По форме и Кассирер, и Вернадский говорили об «историзме» как о поверхностно онаученной языковой презумпции «происхождения» («возникновения», «начала»). По сути же они говорили о скрытой методологической ущербности самой идеи эволюционно-исторического развития как движения от некой исходной бессвязности и бесструктурности к связности и целостности. С их точки зрения данная идея оказывалась не более чем производным от мифа о зарождении порядка из хаоса «научным римейком» (вспомним название труда И. Пригожина «Порядок из хаоса»).
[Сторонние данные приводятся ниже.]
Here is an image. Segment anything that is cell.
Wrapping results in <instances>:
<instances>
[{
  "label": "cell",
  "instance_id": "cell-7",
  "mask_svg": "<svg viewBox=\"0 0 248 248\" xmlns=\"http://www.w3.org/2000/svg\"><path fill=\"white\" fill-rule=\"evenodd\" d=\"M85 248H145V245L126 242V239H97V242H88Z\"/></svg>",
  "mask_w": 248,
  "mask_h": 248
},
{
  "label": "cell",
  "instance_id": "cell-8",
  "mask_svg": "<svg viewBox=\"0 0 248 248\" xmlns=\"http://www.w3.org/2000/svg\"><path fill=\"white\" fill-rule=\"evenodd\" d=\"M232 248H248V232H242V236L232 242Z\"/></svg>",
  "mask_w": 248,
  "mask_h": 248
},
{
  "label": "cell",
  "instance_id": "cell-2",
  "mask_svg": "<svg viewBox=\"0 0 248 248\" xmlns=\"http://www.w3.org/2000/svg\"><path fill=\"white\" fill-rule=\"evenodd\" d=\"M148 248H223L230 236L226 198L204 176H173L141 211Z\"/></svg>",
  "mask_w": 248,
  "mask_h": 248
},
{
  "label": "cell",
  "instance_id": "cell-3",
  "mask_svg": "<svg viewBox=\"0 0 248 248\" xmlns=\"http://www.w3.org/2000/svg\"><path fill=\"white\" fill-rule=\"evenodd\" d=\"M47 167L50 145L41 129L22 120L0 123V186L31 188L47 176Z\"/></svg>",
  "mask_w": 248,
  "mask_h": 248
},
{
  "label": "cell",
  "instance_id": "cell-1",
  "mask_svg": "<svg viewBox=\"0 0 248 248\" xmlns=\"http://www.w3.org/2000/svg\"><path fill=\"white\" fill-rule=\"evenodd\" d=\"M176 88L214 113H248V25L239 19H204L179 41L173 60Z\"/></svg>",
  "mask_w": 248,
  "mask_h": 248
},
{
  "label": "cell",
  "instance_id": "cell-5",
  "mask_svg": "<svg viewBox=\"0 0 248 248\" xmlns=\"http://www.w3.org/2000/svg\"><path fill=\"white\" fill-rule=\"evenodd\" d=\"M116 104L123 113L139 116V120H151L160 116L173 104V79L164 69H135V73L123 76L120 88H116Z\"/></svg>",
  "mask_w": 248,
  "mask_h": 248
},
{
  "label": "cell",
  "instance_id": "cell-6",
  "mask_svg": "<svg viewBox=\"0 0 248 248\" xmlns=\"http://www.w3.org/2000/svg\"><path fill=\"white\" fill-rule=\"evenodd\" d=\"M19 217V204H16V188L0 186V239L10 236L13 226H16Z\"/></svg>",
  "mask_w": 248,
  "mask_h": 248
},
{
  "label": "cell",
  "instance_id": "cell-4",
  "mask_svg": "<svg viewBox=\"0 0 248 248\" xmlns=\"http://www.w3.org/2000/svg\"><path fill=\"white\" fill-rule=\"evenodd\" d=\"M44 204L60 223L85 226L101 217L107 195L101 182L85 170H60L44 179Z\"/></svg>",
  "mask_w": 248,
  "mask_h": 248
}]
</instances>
И в этом смысле их позиция «работала» на эмпирически-оправданную идею изначальной целостности и организованной сложности изучаемых явлений – идею, воплощенную в основных положениях Общей теории систем [15].

Догадку об изначальной системной целостности культуры (универсальным интерпретантом которой, напоминаю, является язык) высказала в середине XX века и О. М. Фрейденберг, хорошо понимавшая специфику раннеисторического мышления: «Нет такой ранней поры, когда человечество питалось бы обрывками или отдельными кусками представлений. В самые первые эпохи истории мы застаем человека с системным мировосприятием. Как в области материальной, так и общественной и духовной первобытный человек с самого начала системен, и в этом его коренное отличие от стадного животного. Чем древней культура, тем больше в ней внутренней связанности, неподвижности, замкнутости» [16].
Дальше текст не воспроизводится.